One of the studies highlighted the effect of dosage on the efficacy of anti-fibrinolytic treatment with tranexamic acid. For adults there is a dosage regimen, however for paediatric there has not been a no effective dosage regimen set for tranexamic acid. In this study by Chauhan et al. (2003) tranexamic acid versus control four different dosing regimens were studied. All does studied were effective in decreasing bleeding and transfusion requirements. However, one dosing scheme of giving single 50mg/kg bolus dose after anaesthesia and not followed by any kind of infusion. This dosing scheme did not show any benefit on the outcomes of blood loss and transfusion requirements. This is evident for the trail that dosing is an important issue for paediatric patients. Even though it was evident that range of dosage regimen was effective for the efficacy of tranexamic acid however; further research may ne need for appropriate dosing in paediatric patients.

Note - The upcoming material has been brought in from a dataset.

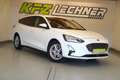 Ford Focus Turnier 1.5 EcoBl. "LED*AHK*NAVI*R-KAM" Weiß - thumbnail 3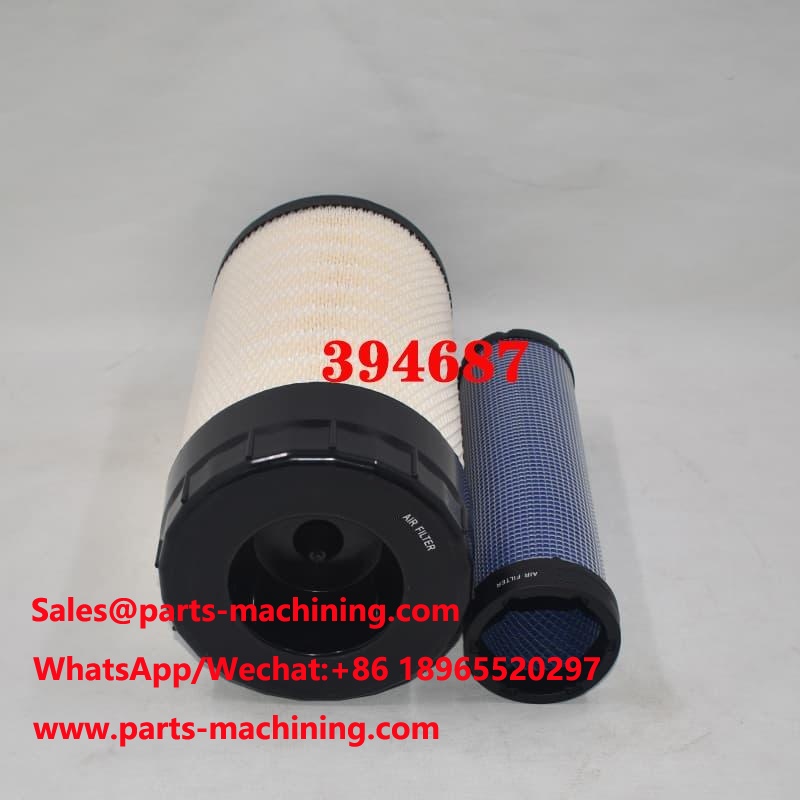 394687 Kit filtro aria OEM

On the other hand safety of lysine analogues in congenital cardiac study does not have sufficient power to determine safety. Theoretically, thrombosis is the primary serious risk of lysine analogue treatment. However, none of the prospective studies on efficacy have documented any increase in the complications of severe thrombosis treated with anti-fibrinolytics therapy. In literature there is case reports of severe thrombotic complications in patients treated with anti-fibrinolytics including a thrombosis of a neonate of Extra Corporeal Membrane Oxygenation (ECMO). Another study with 71 patients having modified Fontan procedure found no increase in the baffle fenestration closure with anti-fibrinolytic treatment, but it was under powered.
Larger studies are needed to asses the likely hood of various infrequent or rare adverse events related to anti-fibrinolytic use, such as stroke, renal failure, thrombosis, myocardial infarct, anaphylaxis and death. However one have to keep in mind the nature of these lysine analogues being generic products, and the manufacturers have little or no incentive in sponsoring such investigations.
Use of pharmaceutical agents to correct haemostasis, coagulation and fibrinolysis in paediatric cardiac surgery has received considerable light over the years. Various pharmaceutical agents have been introduced to overcome the deleterious effects of coagulation disorder caused by hemodilution and activation by cardiopulmonary bypass machine. On one side these agents aid in haemostasis but on the other hand they can impart adverse effects that can lead to permanent injury or death. One of the pharmaceutical agents used in paediatric cardiac surgery to correct is tranexamic acid. Over all the studies showed that tranexamic acid is at least as effective as other anti-fibrinolytic in reducing the blood loss and blood transfusion among paediatric patients in cardiac surgery. It was also evident with respect to tolerability and potential costs tranexamic acid has advantages over other anti-fibrinolytics like aprotinin. For cyanotic children the effect was profound as compared to a-cyanotic children; however the dosing regime had to be stream lined in order to increase the benefit form its use in paediatric cardiac surgery.